There was no longer any doubt, Klaus Krinkel and Tobias Darbier were one and the same person.
“Finally, something concrete, expected, and logical. I was beginning to lose the habit. And what about Manu's blood tests?”
“The Judicial Identity guys handled that. But there, too, I had the results this morning through Jo. Negative. There was nothing in Manu's blood, no alcohol, no drugs.”
Mallock gave a little growl like a bear going back into hibernation. He would have liked to find a nice cocktail of drugs. Well! As with all the information in this case, he'd have to deal it.
“Nothing else?”
“Yes, but I don't know if Kiko needs to hear it.”
Kiko gave her a dark look.
“I have more right to know everything about this case than the two of you put together. It's the future of my husband and my family that is at stake. Not yours! What's the problem? Are you afraid I'm going to transmit information to Manu? I've sworn to you that I will never say anything. I want to know the truth, not fabricate it.”
Julie heaved a deep sigh before turning to Mallock and saying:
“The little bones we found are in fact human. They are apparently those of two children aged six and fourteen months. We even have their names. They correspond to statements filed a few days afterward. One at the office of the village's mayor, the other in a gendarmerie a little farther away.”

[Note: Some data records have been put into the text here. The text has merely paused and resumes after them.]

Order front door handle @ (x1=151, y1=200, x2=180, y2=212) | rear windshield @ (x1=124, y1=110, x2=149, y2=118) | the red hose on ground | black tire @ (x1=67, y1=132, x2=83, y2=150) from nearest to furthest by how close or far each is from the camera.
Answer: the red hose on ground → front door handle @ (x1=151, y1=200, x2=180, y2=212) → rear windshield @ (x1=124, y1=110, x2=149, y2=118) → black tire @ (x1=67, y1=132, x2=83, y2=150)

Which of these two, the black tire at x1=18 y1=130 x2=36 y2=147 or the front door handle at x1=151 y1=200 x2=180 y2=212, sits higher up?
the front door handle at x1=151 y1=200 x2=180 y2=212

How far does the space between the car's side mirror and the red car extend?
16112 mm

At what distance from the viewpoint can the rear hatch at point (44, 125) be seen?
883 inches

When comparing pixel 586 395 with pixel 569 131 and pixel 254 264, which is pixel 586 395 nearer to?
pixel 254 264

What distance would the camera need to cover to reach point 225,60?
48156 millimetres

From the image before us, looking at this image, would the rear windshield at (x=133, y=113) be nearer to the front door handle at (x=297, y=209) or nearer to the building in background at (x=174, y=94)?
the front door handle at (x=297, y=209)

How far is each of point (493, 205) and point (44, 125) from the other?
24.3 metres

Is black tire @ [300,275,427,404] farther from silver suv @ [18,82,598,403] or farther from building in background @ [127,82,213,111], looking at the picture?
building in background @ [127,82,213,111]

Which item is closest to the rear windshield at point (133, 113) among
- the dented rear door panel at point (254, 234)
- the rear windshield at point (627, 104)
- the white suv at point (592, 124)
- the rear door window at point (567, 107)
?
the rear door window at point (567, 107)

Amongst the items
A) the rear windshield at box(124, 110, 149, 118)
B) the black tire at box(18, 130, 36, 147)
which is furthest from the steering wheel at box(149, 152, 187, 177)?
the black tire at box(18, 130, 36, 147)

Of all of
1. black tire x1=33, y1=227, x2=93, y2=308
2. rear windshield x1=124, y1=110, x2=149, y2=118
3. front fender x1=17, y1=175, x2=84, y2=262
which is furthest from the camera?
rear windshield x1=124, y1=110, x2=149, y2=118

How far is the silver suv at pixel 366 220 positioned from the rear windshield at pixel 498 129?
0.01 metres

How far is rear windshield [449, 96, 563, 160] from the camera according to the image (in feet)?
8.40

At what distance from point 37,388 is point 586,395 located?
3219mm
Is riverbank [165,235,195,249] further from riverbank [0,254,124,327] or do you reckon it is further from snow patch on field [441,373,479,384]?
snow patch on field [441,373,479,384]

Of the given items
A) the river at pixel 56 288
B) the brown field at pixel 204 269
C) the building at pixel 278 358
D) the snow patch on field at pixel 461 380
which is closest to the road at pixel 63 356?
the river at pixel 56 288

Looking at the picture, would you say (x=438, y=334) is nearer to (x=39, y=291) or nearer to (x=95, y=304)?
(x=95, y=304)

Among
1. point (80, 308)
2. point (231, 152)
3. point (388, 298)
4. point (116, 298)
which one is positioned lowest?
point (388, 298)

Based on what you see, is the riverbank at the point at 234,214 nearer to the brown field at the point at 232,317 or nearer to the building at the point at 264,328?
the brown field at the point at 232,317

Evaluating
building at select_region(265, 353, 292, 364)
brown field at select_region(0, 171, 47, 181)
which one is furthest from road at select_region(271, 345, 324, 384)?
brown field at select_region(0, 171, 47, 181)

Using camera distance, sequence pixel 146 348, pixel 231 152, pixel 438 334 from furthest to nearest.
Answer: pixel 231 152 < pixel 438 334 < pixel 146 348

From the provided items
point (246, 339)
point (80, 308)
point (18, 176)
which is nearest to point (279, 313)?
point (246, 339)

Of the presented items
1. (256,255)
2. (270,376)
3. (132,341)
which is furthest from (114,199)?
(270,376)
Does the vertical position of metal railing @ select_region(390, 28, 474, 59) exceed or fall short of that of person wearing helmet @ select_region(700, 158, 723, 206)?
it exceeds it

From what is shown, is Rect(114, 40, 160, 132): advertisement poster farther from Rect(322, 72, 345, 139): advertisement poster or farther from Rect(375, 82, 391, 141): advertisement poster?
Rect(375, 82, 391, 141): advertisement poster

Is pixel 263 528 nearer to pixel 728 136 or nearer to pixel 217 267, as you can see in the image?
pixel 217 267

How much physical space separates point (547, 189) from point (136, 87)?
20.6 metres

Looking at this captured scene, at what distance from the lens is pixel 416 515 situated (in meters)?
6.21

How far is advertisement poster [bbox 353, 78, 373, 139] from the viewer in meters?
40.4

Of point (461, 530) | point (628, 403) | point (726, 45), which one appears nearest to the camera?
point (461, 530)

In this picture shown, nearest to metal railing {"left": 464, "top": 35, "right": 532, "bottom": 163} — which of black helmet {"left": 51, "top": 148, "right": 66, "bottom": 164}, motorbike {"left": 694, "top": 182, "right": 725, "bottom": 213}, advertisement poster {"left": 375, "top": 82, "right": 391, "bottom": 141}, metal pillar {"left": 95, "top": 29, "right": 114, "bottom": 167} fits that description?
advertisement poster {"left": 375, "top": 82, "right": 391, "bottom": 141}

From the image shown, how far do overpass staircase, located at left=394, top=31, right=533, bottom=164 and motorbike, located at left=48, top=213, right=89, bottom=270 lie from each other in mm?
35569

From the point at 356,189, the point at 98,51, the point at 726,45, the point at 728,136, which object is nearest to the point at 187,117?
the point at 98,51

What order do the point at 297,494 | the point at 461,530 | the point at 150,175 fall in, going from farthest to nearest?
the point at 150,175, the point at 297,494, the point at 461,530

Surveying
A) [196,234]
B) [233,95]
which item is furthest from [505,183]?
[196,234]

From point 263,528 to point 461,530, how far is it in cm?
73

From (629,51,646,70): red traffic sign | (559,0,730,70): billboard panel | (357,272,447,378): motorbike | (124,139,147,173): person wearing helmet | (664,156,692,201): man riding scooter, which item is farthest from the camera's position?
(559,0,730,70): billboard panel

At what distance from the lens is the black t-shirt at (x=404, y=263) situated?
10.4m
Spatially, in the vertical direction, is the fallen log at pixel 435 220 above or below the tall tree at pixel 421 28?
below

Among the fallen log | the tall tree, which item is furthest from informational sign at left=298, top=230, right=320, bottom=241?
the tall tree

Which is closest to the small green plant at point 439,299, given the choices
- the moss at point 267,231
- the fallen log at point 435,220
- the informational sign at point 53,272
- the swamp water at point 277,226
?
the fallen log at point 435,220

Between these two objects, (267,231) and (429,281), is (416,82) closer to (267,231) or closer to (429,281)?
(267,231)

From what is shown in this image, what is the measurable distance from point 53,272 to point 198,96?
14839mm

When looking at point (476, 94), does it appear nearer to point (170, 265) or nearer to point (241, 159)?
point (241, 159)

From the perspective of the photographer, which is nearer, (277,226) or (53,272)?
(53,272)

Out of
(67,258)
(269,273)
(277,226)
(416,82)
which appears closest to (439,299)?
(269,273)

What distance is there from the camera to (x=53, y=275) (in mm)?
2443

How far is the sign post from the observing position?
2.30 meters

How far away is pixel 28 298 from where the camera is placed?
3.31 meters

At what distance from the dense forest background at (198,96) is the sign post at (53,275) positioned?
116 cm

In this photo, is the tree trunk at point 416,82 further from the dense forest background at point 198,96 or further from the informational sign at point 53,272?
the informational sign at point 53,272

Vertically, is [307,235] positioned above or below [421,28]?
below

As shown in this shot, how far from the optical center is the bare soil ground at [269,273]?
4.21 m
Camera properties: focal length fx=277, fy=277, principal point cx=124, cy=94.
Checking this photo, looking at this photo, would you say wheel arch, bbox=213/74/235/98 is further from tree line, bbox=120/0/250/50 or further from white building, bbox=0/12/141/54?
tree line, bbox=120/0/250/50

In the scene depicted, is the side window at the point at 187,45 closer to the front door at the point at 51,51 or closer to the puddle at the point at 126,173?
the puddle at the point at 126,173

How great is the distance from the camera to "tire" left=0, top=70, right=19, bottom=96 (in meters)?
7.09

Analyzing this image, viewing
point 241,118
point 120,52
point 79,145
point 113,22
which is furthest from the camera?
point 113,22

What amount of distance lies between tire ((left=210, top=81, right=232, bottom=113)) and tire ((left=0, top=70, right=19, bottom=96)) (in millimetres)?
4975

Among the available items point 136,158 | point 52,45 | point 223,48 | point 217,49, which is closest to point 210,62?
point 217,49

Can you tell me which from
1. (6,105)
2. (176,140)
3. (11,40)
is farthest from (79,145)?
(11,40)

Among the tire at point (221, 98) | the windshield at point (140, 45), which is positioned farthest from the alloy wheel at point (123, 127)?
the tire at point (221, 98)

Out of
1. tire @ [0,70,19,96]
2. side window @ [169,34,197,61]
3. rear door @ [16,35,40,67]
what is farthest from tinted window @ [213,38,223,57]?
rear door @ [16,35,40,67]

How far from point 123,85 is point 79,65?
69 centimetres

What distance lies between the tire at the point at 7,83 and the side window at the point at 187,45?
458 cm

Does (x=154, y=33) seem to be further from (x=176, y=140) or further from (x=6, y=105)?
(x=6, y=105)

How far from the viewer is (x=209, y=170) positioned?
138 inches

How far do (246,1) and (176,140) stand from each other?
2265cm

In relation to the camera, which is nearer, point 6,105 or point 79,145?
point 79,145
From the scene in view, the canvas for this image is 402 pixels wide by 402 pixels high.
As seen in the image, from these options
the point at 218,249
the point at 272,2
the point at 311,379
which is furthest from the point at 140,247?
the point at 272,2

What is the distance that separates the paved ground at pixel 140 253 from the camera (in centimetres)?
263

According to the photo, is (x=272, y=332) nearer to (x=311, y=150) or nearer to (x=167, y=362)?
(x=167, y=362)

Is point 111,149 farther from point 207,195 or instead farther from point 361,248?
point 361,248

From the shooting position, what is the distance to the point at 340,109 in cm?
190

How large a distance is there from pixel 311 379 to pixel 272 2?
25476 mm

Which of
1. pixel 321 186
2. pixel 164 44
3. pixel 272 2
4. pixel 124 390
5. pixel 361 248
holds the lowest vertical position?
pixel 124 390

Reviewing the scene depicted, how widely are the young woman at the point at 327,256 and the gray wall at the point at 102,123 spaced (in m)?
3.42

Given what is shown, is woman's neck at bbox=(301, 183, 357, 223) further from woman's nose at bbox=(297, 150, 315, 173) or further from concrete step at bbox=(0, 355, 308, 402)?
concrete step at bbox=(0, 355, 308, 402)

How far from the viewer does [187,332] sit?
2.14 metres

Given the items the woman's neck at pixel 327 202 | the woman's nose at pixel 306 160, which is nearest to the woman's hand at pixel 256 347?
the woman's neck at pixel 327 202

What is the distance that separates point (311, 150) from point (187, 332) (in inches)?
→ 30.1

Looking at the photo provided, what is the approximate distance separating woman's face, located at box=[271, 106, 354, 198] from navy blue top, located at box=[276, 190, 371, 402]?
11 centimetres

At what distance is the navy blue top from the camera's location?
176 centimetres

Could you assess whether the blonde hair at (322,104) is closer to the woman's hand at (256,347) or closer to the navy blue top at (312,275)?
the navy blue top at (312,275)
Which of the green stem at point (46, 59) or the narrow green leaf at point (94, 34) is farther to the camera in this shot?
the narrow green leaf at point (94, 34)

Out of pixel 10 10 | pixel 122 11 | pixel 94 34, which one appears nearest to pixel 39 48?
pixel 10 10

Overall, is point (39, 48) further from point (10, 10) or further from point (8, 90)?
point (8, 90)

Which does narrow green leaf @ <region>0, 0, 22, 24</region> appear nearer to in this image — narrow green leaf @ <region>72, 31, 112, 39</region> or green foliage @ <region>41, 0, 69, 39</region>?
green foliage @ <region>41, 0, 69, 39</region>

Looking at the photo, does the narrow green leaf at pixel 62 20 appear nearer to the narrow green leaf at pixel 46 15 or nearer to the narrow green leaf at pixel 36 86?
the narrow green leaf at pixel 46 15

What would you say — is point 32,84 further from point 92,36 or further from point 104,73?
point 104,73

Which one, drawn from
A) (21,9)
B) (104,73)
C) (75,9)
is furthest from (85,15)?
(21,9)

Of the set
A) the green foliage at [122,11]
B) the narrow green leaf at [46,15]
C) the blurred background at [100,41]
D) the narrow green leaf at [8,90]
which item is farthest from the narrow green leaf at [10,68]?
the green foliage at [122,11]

Julie paused before declaring, as if regretfully:
“There were, in fact, traces of charring and marks made by teeth on those bones. Human incisors and canines, but especially molars.”
It took Kiko several seconds to grasp what Julie was saying. At the instant she understood, her hand flew to her mouth to try to keep a cry from coming out. Silence fell around them. Each was fighting with his demons and trying to control them. Rage and anger for Mallock, despair and incredulity for Kiko, a desire to weep for Julie.